Explore Results for the
2018 NAEP Civics Assessment

In 2018, the National Assessment of Educational Progress (NAEP) administered the civics assessment to a nationally representative sample of eighth-grade students. The civics assessment was delivered on digital devices for the first time in 2018, as well as on conventional paper and pencil formats. It assessed students’ knowledge and skills in democratic citizenship, government, and American constitutional democracy. Students also answered survey questions about their opportunities to learn and their engagement with civics in and outside of school.

How did students perform in civics?

In 2018, the average civics score for eighth-grade students was not significantly different from 2014. The 2018 average score was 3 points higher than that in 1998, the first assessment year.

FIGURE | Trend in eighth-grade NAEP civics average scores

A summary of the results from the 2018 civics assessment can be found in the Report Card Highlights.

Detailed Civics Assessment Results

More detailed civics assessment results are available throughout this Report Card.

About the Civics Assessment

The NAEP civics assessment measures students’ knowledge and understanding of civics with three interrelated components: knowledge, intellectual and participatory skills, and civic dispositions. Taken together, these three elements are defined in the framework as the core elements of civics instruction in the U.S. Learn more about the NAEP civics framework.

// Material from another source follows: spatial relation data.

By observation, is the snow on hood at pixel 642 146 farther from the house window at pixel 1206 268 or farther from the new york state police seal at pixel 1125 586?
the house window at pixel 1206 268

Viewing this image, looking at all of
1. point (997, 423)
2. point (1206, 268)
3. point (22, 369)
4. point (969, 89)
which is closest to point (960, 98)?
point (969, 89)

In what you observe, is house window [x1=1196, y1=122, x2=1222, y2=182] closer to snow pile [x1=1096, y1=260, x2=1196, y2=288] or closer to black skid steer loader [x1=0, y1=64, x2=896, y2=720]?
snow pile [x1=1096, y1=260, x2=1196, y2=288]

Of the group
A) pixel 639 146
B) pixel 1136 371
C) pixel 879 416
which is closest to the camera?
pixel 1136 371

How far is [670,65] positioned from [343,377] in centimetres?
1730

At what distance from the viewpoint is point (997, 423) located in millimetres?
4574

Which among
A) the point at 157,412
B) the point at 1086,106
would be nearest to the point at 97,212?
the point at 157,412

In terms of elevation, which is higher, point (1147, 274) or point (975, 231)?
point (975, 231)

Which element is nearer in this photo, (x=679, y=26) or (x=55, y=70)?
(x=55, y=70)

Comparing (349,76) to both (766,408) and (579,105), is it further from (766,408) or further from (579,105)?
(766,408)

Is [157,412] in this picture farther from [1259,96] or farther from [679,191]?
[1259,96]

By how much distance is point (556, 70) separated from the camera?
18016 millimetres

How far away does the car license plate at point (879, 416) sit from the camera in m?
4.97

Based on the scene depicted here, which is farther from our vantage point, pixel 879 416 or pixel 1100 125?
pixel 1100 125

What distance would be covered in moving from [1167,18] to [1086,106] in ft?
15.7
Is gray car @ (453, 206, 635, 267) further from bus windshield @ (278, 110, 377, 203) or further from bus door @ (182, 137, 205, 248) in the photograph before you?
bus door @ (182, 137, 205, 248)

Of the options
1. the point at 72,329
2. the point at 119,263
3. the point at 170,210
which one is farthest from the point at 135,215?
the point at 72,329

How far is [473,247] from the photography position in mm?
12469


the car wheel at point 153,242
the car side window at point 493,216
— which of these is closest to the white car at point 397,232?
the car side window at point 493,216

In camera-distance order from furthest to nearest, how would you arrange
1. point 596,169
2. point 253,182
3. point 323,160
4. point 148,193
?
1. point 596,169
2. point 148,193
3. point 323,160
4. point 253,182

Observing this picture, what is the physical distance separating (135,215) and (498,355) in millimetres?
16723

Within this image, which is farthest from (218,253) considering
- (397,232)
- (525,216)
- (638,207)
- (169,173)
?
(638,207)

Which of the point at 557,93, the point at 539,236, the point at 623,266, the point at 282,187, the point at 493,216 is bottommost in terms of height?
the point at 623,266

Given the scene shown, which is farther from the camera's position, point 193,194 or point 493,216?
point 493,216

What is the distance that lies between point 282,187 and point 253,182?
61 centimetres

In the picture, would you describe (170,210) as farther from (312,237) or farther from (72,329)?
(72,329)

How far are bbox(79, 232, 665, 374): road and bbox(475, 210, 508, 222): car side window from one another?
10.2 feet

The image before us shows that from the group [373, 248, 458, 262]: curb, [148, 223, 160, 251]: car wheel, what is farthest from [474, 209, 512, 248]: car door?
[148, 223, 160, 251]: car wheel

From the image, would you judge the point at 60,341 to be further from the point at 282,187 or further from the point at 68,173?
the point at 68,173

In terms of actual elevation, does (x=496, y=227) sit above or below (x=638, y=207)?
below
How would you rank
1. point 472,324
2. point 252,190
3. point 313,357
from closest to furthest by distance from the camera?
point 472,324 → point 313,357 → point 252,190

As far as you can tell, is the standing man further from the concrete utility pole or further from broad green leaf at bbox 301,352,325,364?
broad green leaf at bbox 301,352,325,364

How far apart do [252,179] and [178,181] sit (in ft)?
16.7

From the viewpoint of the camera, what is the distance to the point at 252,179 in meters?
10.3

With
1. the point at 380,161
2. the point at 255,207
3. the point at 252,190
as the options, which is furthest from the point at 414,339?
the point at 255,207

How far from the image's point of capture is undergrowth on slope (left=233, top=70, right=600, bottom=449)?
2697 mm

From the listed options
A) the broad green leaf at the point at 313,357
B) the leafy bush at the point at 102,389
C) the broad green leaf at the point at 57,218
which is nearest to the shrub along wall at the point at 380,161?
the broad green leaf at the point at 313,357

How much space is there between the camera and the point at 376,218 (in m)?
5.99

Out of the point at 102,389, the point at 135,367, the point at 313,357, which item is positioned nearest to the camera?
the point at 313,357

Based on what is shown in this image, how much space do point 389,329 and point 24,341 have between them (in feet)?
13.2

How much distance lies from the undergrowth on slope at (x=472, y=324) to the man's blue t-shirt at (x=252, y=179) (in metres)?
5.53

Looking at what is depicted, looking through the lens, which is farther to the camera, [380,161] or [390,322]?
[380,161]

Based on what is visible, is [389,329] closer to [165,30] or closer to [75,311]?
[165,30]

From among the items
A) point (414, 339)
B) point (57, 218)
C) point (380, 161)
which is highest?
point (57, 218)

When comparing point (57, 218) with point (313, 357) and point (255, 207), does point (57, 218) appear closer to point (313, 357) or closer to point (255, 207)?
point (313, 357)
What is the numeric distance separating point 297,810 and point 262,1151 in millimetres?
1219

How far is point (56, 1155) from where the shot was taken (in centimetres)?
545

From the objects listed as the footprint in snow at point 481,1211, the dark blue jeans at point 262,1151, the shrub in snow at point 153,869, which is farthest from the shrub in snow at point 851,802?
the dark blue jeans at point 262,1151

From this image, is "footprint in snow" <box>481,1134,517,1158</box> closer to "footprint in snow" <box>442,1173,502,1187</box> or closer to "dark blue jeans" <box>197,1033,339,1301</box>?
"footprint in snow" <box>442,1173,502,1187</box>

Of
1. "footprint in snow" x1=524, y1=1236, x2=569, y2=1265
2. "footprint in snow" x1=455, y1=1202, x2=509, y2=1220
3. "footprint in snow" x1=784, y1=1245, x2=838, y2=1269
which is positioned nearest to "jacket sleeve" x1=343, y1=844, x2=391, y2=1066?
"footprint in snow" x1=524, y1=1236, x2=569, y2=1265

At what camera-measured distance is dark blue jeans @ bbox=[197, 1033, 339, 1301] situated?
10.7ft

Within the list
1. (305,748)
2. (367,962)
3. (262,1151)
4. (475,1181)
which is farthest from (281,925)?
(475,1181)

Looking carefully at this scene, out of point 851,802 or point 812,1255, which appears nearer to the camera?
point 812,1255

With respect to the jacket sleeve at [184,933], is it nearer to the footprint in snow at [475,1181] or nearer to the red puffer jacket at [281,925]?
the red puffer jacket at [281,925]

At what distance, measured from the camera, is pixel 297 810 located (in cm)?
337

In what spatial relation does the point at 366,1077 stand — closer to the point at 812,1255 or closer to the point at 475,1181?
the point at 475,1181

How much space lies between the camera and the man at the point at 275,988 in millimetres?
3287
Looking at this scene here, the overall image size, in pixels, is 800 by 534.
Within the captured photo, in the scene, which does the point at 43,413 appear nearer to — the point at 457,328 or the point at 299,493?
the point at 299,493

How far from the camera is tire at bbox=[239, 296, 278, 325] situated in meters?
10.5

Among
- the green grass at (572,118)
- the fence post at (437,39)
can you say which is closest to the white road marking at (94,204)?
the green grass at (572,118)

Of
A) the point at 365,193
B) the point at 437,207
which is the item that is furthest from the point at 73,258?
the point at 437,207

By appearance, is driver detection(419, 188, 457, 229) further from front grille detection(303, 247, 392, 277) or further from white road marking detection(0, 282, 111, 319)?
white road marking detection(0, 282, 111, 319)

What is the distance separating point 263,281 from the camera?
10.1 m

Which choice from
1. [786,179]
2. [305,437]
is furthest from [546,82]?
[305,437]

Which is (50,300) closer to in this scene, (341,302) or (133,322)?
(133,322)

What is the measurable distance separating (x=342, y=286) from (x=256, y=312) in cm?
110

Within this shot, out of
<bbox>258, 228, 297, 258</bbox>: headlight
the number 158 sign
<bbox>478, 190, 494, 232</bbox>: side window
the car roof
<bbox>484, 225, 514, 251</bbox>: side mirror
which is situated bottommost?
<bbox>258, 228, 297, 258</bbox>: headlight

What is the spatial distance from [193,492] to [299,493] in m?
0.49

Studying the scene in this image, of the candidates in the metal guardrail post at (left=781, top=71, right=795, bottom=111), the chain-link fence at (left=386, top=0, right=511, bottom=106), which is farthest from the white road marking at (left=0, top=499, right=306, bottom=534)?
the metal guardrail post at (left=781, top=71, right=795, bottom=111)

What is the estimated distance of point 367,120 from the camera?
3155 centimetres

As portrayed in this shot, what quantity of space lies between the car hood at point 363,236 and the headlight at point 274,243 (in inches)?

Assessment Design and Administration:
  • The civics assessment was administered between January and March of 2018.
  • A nationally representative sample of approximately 13,400 eighth-graders from about 780 schools across the nation participated in 2018.
  • This was the first digitally based civics assessment; previously it was administered only in a paper-based format. For this administration, students were randomly assigned to take either the digitally based assessment or the paper-based assessment.
  • Students answered questions related to civics for approximately 60 minutes.
  • Survey questionnaires were administered to students, teachers, and school administrators.

The Story of NAEP

The National Assessment of Educational Progress (NAEP) is a continuing and nationally representative measure of trends in academic achievement of U.S. elementary and secondary students in various subjects. It is the largest continuing and nationally representative assessment of what our nation's students know and can do in select subjects. It was first administered in 1969 to measure student achievement nationally. Teachers, principals, parents, policymakers, and researchers all use NAEP results to assess progress and develop ways to improve education in the United States.